В те года это была его комната. И Габриель почувствовал себя хозяином: вынул ноутбук, бросил сумку на кровать и сел за стол. Он сосредоточился на работе. Редактор журнала ждать не будет. Сроки поджимали. Ту пару слов, что выслал Габриель на электронную почту издательства месяц назад, приняли благосклонно. Теперь просили «расширить тезисы». Пальцы замелькали по клавишам.
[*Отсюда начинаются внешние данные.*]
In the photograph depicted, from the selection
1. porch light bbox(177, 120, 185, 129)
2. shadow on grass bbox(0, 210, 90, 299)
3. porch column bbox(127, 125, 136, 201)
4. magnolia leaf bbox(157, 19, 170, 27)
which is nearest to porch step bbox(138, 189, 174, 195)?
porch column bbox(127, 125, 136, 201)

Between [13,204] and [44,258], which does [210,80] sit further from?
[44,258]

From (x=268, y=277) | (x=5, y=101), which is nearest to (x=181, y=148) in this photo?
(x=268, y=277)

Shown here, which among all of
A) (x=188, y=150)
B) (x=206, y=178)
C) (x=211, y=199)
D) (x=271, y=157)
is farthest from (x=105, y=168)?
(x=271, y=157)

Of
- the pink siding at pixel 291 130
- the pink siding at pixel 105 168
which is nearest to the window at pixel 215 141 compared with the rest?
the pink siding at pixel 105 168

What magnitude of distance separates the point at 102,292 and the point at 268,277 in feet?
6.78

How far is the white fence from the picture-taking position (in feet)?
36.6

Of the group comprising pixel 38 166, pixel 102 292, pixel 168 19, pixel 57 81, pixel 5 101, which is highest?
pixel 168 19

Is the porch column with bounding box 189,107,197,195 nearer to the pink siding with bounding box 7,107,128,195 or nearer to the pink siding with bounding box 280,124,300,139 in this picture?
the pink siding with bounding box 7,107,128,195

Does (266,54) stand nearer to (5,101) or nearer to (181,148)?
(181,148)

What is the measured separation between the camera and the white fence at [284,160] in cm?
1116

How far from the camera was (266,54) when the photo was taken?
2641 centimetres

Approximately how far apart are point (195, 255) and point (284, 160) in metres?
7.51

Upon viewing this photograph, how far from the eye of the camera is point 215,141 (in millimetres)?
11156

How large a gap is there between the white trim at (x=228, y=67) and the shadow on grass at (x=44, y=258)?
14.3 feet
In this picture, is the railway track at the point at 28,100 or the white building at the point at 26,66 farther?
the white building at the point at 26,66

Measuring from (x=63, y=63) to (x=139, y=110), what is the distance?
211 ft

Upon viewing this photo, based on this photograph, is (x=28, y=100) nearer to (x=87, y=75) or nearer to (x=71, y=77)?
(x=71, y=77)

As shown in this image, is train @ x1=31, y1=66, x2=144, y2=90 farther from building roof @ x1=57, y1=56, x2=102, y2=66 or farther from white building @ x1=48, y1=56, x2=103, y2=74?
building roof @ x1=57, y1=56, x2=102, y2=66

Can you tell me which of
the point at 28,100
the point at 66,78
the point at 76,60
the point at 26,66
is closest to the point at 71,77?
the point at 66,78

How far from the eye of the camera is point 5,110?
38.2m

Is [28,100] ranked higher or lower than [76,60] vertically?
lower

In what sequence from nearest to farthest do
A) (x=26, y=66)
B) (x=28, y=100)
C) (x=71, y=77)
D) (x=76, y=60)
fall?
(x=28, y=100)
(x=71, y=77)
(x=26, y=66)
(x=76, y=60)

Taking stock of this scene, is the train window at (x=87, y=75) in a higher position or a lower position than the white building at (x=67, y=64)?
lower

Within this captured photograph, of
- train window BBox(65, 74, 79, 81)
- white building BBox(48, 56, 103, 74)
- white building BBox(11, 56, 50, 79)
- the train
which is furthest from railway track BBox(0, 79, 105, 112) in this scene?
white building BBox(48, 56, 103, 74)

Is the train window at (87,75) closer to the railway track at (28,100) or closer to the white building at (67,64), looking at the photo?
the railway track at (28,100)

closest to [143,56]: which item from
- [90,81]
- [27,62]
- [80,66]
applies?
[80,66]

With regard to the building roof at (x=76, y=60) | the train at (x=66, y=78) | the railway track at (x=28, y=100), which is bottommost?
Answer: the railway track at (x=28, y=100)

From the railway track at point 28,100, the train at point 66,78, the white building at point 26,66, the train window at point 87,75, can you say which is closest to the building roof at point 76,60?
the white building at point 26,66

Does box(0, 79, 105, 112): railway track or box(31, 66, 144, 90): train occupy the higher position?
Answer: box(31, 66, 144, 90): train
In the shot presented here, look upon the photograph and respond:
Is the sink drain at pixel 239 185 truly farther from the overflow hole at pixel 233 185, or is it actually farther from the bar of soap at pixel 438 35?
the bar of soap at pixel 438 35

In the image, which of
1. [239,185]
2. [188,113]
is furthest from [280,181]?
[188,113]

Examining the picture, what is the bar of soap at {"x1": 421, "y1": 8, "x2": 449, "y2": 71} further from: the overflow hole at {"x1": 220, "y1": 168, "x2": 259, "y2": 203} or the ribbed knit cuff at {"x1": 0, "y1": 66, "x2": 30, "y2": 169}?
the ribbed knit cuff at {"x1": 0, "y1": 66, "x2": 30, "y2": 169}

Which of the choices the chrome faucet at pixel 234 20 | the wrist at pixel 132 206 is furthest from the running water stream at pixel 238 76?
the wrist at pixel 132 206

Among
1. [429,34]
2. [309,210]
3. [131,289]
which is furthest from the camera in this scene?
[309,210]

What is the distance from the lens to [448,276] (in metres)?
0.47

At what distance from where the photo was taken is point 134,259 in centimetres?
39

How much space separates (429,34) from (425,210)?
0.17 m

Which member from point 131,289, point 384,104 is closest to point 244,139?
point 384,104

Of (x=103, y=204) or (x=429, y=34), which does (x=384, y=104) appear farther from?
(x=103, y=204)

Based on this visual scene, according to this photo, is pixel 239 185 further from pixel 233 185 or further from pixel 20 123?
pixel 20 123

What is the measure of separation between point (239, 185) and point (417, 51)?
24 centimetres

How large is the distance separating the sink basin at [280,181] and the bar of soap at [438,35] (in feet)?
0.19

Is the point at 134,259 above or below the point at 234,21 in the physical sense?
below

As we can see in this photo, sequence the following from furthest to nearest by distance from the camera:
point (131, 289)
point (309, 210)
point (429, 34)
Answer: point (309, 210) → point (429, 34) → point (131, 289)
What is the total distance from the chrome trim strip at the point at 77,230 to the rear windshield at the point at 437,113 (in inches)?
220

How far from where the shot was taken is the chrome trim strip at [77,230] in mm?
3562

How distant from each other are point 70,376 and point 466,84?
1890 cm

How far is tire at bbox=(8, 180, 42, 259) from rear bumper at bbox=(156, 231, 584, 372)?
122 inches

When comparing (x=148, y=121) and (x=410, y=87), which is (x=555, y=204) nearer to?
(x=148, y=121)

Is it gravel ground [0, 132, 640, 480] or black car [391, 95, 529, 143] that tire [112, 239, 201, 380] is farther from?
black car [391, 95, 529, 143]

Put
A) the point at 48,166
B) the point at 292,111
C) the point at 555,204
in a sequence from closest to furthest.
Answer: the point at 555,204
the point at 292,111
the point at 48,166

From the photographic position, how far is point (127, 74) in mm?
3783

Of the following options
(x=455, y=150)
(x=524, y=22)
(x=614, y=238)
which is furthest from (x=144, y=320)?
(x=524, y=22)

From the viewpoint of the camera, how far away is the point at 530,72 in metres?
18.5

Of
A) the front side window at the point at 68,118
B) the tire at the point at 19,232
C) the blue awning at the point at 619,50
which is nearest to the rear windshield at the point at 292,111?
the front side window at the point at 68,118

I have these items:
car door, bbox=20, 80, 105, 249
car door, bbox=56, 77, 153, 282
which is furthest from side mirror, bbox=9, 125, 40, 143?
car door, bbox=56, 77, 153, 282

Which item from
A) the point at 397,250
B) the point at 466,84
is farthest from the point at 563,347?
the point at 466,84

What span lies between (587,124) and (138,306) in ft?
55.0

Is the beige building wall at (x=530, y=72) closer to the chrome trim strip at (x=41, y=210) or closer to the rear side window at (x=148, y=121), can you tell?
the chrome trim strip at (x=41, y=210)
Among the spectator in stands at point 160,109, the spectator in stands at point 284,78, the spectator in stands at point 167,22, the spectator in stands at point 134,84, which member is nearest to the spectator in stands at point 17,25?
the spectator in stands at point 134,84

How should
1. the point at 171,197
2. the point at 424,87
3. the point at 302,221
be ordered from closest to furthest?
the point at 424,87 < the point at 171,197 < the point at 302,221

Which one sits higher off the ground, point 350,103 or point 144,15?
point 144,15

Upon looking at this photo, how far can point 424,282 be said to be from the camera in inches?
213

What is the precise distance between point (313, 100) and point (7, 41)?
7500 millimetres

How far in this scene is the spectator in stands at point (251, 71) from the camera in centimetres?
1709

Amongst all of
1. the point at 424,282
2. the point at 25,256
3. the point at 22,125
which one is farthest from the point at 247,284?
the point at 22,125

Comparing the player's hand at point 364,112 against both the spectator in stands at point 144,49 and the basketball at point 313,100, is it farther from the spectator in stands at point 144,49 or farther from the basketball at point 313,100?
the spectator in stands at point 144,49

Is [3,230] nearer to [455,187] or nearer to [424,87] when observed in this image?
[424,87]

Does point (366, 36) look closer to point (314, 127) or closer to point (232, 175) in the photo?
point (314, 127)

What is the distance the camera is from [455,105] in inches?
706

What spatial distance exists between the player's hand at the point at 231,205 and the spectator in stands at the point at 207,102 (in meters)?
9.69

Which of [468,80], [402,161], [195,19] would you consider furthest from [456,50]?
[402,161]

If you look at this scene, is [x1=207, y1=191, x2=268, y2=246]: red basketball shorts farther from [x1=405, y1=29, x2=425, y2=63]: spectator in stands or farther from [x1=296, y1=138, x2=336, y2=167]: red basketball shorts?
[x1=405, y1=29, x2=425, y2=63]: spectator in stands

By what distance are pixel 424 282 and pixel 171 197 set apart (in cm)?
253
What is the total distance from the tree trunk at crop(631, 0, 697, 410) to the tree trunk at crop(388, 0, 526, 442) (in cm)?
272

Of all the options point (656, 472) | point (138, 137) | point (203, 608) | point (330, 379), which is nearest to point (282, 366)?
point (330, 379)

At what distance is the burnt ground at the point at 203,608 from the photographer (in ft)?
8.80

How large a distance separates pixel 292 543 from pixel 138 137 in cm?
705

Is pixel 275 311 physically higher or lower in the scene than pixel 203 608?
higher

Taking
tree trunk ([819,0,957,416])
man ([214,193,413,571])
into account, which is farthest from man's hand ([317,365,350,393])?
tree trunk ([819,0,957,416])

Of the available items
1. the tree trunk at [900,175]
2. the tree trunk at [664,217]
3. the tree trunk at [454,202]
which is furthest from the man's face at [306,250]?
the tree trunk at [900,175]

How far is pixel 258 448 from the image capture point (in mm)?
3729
«…Христос говорил нам, что нет пророка в своем отечестве, и здесь он акцентировал внимание на одном психологическом парадоксе. Назовем его кастовым предрассудком. Если не брать во внимание все детали, то суть его заключается в следующем. Существует распространенное предубеждение в отношении некоторых явлений. Это похоже на психологическую установку. Самовнушение. Оно звучит так: в мире происходят удивительные явления, рождаются неординарные люди, все это случается не здесь и не с нами.

Поразителен тот факт, что еврейство, готовясь к мессианству, определило рождение мессии у себя, но когда он явился миру, первые, кто не признал его избранность, были родные. Стоит сразу задуматься над этим противоречием: ожидали, но не признали. И подвергли сомнению богоизбранность Христа в первую очередь его родители. Определенные куски библии указывают на данный факт. Вспомним эпизод, когда к Марии прибежали люди, говоря, что Иисус вышел из себя, то есть сошел с ума. Здесь мы видим, что даже те, на глазах которых рос Спаситель, не поверили в его уникальность. Нам кажется, близкие наоборот должны отнестись более внимательно. Должна сработать родовая гордость, но не произошло этого. Почему? И тут мы переходим к механизму кастового предрассудка. Если каждый рисует идеальный образ мессии, то в яви он оказывается иным. Еврейство верило в приход великого учителя, но оно не думало, что бедная социальная среда, где он и родился, есть то лоно, которое возрастит его. Синдром Моисея. Как мы помним, он был приемным сыном фараона. Он жил в роскоши, но оставался евреем, получил, безусловно, хорошее образование, что закрепило развитие лидерских качеств. Поэтому, наверно, еврейство ожидало нечто подобное.

Во всем виновата, закрепленная на уровне подсознания, установка: все великое и невообразимое должно происходить и будет происходить где-то и тогда-то, но не здесь, не сейчас и не у нас.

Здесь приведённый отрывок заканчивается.